In an email statement Shapiro sent to former students, he said “college administration decided to take the farm away from Agriculture and give its management authority to the facilities branch of the college.”

 

The statement added that the Plant Facilities department is not suited to oversee the farm.

 

The facilities branch is great at painting, electrical, plumbing and carpentry,” Shapiro said in the email. “They have no expertise in farming.”

 

According to Shapiro, director of Plant Facilities Paul Nieman “controls the purse and overall management of the farm.” Nieman did not respond to multiple requests for comment.

 

Shapiro compared Plant Facilities managing the farm to him “going over to the music department.”

 

After Plant Facilities took over management of the farm, Shapiro said the health of the animals suffered.
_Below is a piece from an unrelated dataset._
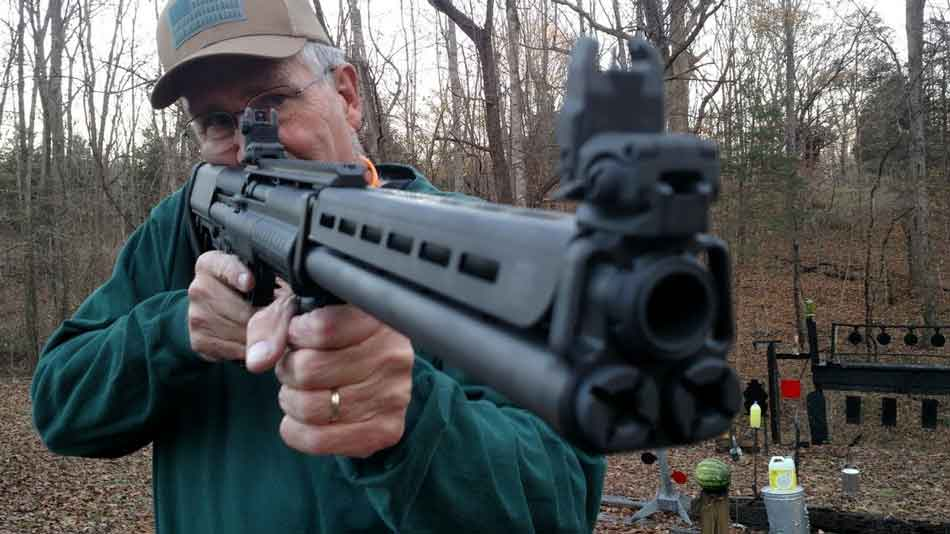 The Kel-Tec KSG-25 shotgun close up front view shouldered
Oversight of the farm and animals was previously 24 hours a day, seven days a week. After the change of management, Plant Facilities began maintaining strict 7 a.m. to 4 p.m. hours of operation.

 

Shapiro said after Plant Facilities assumed management in his last semester at Pierce, he had many animals die at the farm.

 

“On a regular basis I was asked to open our freezer,” Shapiro said, referring to the refrigerated storage where the farm puts dead animals.

 

He blamed the deaths on a shortage of funding, a lack of trained veterinary professionals and the cut in hours.

 

“Animals require a 24/7 management, and not a 7 to 4 p.m. management,” he said in an email. “We used to allow students to live, for example, at the animal units to take care of nighttime emergencies, birthings, sick animals, etc. Today, workers close the gates by 4 p.m. If an animal needs help in the evening it takes an act of Congress to get permission for someone to stay.”

 

Shapiro added that “more chickens, goats and lambs died in the past year than in the previous years combined.”

 

Everything the farm does is part of the college’s instructional programs, which fall under the supervision of Vice President of Academic Affairs Sheri Berger.

 

“I receive a weekly farm report from Greg Mruk,” Berger said, referring to the farm manager at Pierce College.

 

She said she had not heard about the string of animal deaths Shapiro mentioned. She was only aware of one, a chicken that died during a heat wave. According to Berger, the reports she has received all indicate things are going well at the farm.

 

Berger said she takes the welfare of the farm’s animals seriously, and is currently working on strategies to keep the animals safe from coyotes.

 

“The health and safety of the animals is just as important as the safety of our students,” Berger said.

 

The new chair of the department, Liz White, is excited to be taking over where Shapiro left off.

 

“I am very excited about where the farm will be in a year from now,” White said. “The farm is at a crossroads as to what they are doing in an instructional sense.”

 

Shapiro said not many people wanted to run the department after he retired. He said that the chair of the department was only given seven hours to do a job that required 30 to 40 hours a week. There used to be a full-time secretary that would handle phone calls, paperwork and the ordering of supplies. The college asked the chair of the department to handle all of those responsibilities after the secretary retired.

 

“It looks like it was calculated to be uneconomical to sustain the farm,” Shapiro said.

 

White described the administration’s attitude toward the department as “quite supportive.”

 

“Shapiro would be proud of how we are operating the farm and taking care of things,” White said.

 

Shapiro said that though White “does an excellent job” as the Veterinary Technology director, he will not be satisfied with the situation unless the farm is managed by the Agriculture department.